I was always told that the first cross is not where you usually run into calving problems. The calves are fairly skinny coming out. I have heard horror stories of guys that have retained heifers off this cross, though. To answer your original question, I might think you would get docked on those smokey calves. I also have been told that Belgian Blues are fairly slow growing cattle.
 
Years ago a buddy that had a dairy got a bunch of Blue semen that he used on the Holsteins.. talk about a train wreck! He was doing C-sections himself before it was over.

I believe they are double-muscled.. a big problem for calving ease.
 
Belgian Blues are medium sized, heavy cattle, sometimes with a massive double muscle structure. Their colors are blue, white, and blue and white. Belgian Blues are small boned with a sloping rump, hidden hips, strong legs and a relatively small head.
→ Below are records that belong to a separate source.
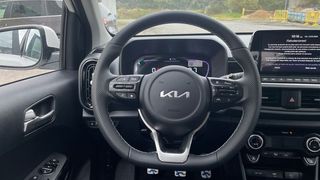 Kia Picanto 1.2 DPI GT LINE 79 5P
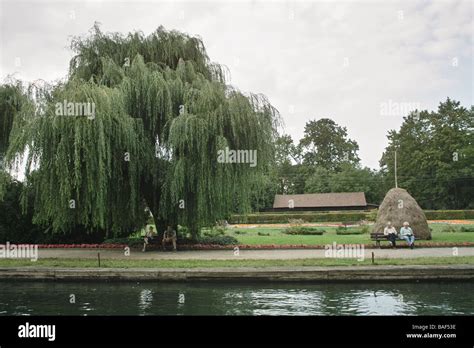 The Spreewald Berlin Hi Res Stock Photography And Images Alamy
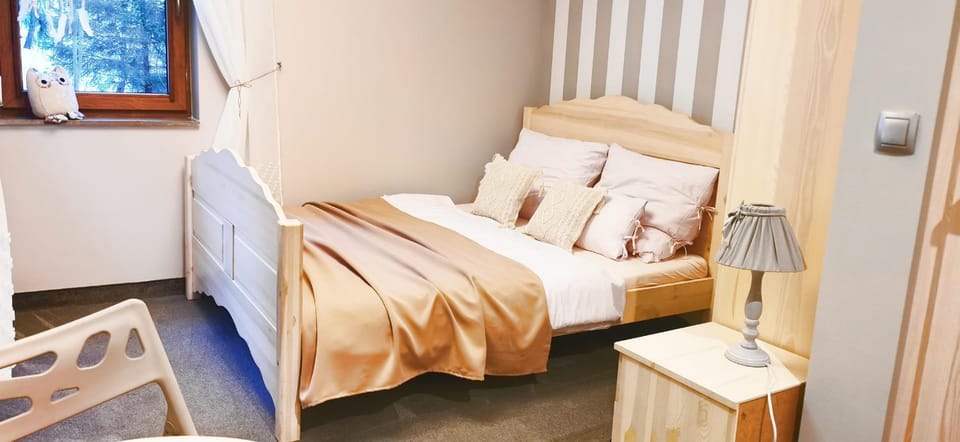 Willa Sowia Dolina Vacation rental in Lower Silesian Voivodeship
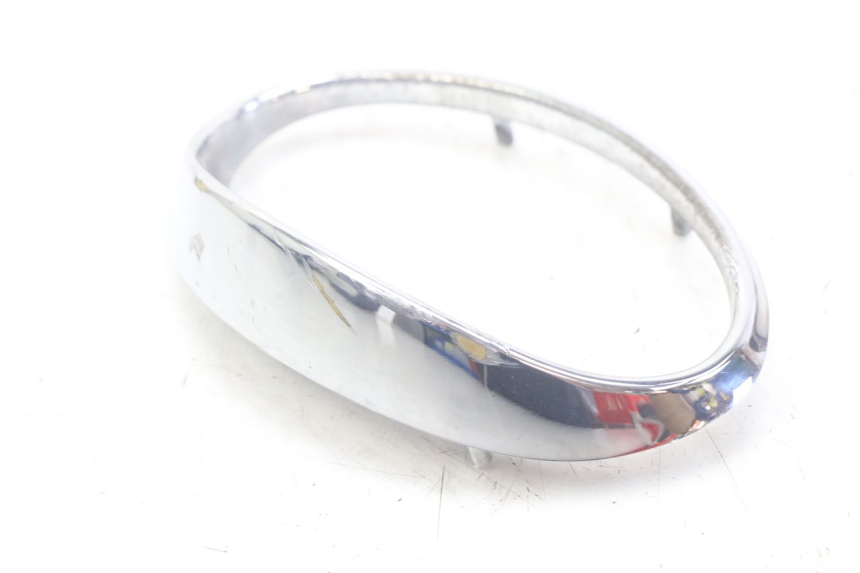 photo de VOORSTE BOVENKAP VERBINDING APRILIA SCARABEO 100 (2003 - 2012) - Hoofdaanzicht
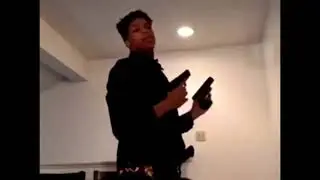 NLE Choppa - RAMBO (RARE SNIPPET)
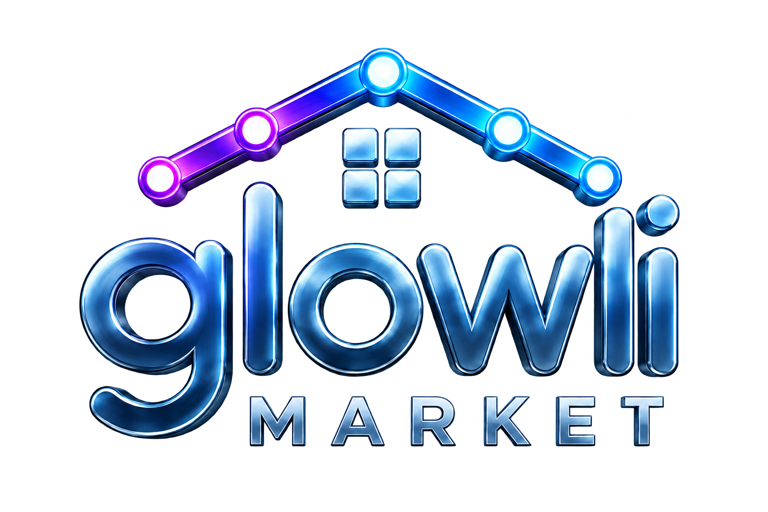 GLOWLI Market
They are quite robust and healthy.

Belgian Blues produce a cross bred steer with a high yielding carcass dressing out between 65 and 70 per cent. The meat is tender with a minimum coverage of fat with a high proportion of the valuable cuts.

The proportion of difficult births is particularly high among heifers.
 
I spent 3 months in Belgium back in 2000 and had a chance to visit a dairy farm there. The guy had a Blue on his Holsteins cows to sell the calves for meat ( he A.I.ed 4 or 5 of his best cows for replacements ) . He told me that he had to do about 40% C-sections on the mature cows. The double muscled calves looked great but not worth the trouble of all the C-sections for a long distance rancher. Very interesting visit, a lot smaller operation than most dairies here, only about 25 cows. The goverment limits how much livestock they can run on a hectare ( ~2.5 acres ).

;-)
 
We got 2 straws of Belgian Blue semen one year off a bull named Bacon. We bred him to one of our Fleckvieh simmental cows. The result was a not very tall very deep and extremely wide hairy bull. His adj. weanling weight was 880 lbs. We kept him to see what he would do and put him with our first calf heifers along with some other bulls. We came out with several bulls calves that we sold.(not cause they weren't good enough though) We had 5 heifers. We had one white speckled heifer that her coloring could have passed for a shorthorn, one red speckled heifer, one gray speckled heife, and one black heifer that had some specks on her stomach. After that year we sold the bull because of his heigth. We regret selling him to this day. All his calves have been very hairy. All of his calves were gentle. All of his calves grew great, had heavy weanling weights, milk good, raise great calves and we have never had to pull one calf related to him ever! I have never raised a purebred Belgian blue but that one experament truned out great. We have a full fleckvieh due to the same bull (Bacon) next spring.